## Start

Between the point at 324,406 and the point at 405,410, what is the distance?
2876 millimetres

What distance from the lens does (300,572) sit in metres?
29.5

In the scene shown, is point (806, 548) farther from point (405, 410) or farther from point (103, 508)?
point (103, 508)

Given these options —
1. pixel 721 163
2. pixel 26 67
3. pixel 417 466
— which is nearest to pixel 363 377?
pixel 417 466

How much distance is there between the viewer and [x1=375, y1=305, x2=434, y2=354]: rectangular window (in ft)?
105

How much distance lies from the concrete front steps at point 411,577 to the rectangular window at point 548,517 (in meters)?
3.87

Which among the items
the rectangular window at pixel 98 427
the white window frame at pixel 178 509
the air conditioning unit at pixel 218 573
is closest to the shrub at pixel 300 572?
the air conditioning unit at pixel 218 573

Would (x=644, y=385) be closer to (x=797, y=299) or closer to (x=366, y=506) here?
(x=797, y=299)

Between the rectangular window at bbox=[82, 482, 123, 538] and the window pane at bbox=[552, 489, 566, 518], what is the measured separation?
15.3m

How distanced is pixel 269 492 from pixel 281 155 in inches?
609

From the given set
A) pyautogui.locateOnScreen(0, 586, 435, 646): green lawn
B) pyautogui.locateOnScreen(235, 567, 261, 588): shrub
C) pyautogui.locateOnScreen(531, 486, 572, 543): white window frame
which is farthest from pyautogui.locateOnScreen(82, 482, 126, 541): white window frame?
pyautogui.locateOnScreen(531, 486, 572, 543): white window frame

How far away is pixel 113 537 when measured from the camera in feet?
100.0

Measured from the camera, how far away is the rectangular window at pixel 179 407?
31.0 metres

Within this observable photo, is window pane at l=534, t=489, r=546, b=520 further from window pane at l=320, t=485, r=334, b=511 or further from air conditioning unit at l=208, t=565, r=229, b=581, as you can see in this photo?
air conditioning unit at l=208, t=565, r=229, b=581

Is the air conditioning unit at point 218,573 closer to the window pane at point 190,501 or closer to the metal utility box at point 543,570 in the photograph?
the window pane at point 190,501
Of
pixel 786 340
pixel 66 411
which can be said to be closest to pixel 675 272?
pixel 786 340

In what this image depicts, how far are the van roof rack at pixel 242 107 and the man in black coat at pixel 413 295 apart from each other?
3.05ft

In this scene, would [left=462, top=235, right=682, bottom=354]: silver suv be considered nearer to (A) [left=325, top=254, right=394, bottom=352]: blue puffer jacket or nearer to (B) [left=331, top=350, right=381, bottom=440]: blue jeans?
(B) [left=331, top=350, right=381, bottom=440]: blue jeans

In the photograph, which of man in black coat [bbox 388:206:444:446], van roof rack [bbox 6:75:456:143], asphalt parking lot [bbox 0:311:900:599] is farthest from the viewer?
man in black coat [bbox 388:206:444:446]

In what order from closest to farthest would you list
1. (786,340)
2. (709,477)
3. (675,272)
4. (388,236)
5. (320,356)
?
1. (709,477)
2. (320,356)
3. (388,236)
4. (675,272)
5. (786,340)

## End

*What the task requires*.
Can you rewrite every line of the items above as a Markdown table with two columns, Row for the row number and Line for the line itself, leaving out the blank lines?

*Written response*.
| Row | Line |
|---|---|
| 1 | Between the point at 324,406 and the point at 405,410, what is the distance? |
| 2 | 2876 millimetres |
| 3 | What distance from the lens does (300,572) sit in metres? |
| 4 | 29.5 |
| 5 | In the scene shown, is point (806, 548) farther from point (405, 410) or farther from point (103, 508)? |
| 6 | point (103, 508) |
| 7 | Given these options — |
| 8 | 1. pixel 721 163 |
| 9 | 2. pixel 26 67 |
| 10 | 3. pixel 417 466 |
| 11 | — which is nearest to pixel 363 377? |
| 12 | pixel 417 466 |
| 13 | How much distance is there between the viewer and [x1=375, y1=305, x2=434, y2=354]: rectangular window (in ft)? |
| 14 | 105 |
| 15 | How much distance lies from the concrete front steps at point 411,577 to the rectangular window at point 548,517 (in meters)? |
| 16 | 3.87 |
| 17 | Which among the items |
| 18 | the rectangular window at pixel 98 427 |
| 19 | the white window frame at pixel 178 509 |
| 20 | the air conditioning unit at pixel 218 573 |
| 21 | is closest to the shrub at pixel 300 572? |
| 22 | the air conditioning unit at pixel 218 573 |
| 23 | Would (x=644, y=385) be closer to (x=797, y=299) or closer to (x=366, y=506) here? |
| 24 | (x=797, y=299) |
| 25 | Between the rectangular window at bbox=[82, 482, 123, 538] and the window pane at bbox=[552, 489, 566, 518], what is the measured separation? |
| 26 | 15.3m |
| 27 | How distanced is pixel 269 492 from pixel 281 155 in inches? |
| 28 | 609 |
| 29 | From the given set |
| 30 | A) pyautogui.locateOnScreen(0, 586, 435, 646): green lawn |
| 31 | B) pyautogui.locateOnScreen(235, 567, 261, 588): shrub |
| 32 | C) pyautogui.locateOnScreen(531, 486, 572, 543): white window frame |
| 33 | which is farthest from pyautogui.locateOnScreen(82, 482, 126, 541): white window frame? |
| 34 | pyautogui.locateOnScreen(531, 486, 572, 543): white window frame |
| 35 | How far away is pixel 113 537 when measured from the camera in feet? |
| 36 | 100.0 |
| 37 | Measured from the camera, how far away is the rectangular window at pixel 179 407? |
| 38 | 31.0 metres |
| 39 | Within this observable photo, is window pane at l=534, t=489, r=546, b=520 further from window pane at l=320, t=485, r=334, b=511 or further from air conditioning unit at l=208, t=565, r=229, b=581, as you can see in this photo? |
| 40 | air conditioning unit at l=208, t=565, r=229, b=581 |
| 41 | Is the air conditioning unit at point 218,573 closer to the window pane at point 190,501 or closer to the metal utility box at point 543,570 in the photograph? |
| 42 | the window pane at point 190,501 |
| 43 | Of |
| 44 | pixel 786 340 |
| 45 | pixel 66 411 |
| 46 | which can be said to be closest to pixel 675 272? |
| 47 | pixel 786 340 |
| 48 | In what this image depicts, how far are the van roof rack at pixel 242 107 and the man in black coat at pixel 413 295 apart from each other? |
| 49 | 3.05ft |
| 50 | In this scene, would [left=462, top=235, right=682, bottom=354]: silver suv be considered nearer to (A) [left=325, top=254, right=394, bottom=352]: blue puffer jacket or nearer to (B) [left=331, top=350, right=381, bottom=440]: blue jeans? |
| 51 | (B) [left=331, top=350, right=381, bottom=440]: blue jeans |
| 52 | In the photograph, which of man in black coat [bbox 388:206:444:446], van roof rack [bbox 6:75:456:143], asphalt parking lot [bbox 0:311:900:599] is farthest from the viewer? |
| 53 | man in black coat [bbox 388:206:444:446] |
| 54 | In what order from closest to farthest would you list |
| 55 | 1. (786,340) |
| 56 | 2. (709,477) |
| 57 | 3. (675,272) |
| 58 | 4. (388,236) |
| 59 | 5. (320,356) |
| 60 | ? |
| 61 | 1. (709,477) |
| 62 | 2. (320,356) |
| 63 | 3. (388,236) |
| 64 | 4. (675,272) |
| 65 | 5. (786,340) |